* **What you have to do**
Only one stretch of the records below should be repeated. It starts with the line containing "Roxbury, Boston, MA" and goes on through the line containing "oldenburg stitch v neck shirt", exactly as written.

* **Data shown**
★ ★ ★ ★ ★
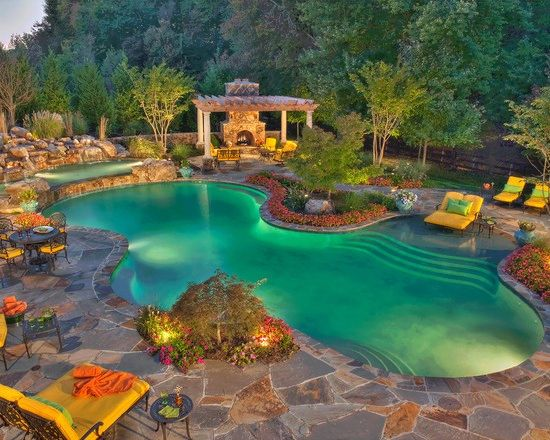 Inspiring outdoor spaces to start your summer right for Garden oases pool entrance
★ ★ ★ ★ ★
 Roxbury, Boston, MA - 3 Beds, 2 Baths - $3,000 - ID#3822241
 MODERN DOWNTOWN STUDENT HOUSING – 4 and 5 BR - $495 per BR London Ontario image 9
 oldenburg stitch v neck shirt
★ ★ ★ ★ ★
* **Answer**
 Roxbury, Boston, MA - 3 Beds, 2 Baths - $3,000 - ID#3822241
 MODERN DOWNTOWN STUDENT HOUSING – 4 and 5 BR - $495 per BR London Ontario image 9
 oldenburg stitch v neck shirt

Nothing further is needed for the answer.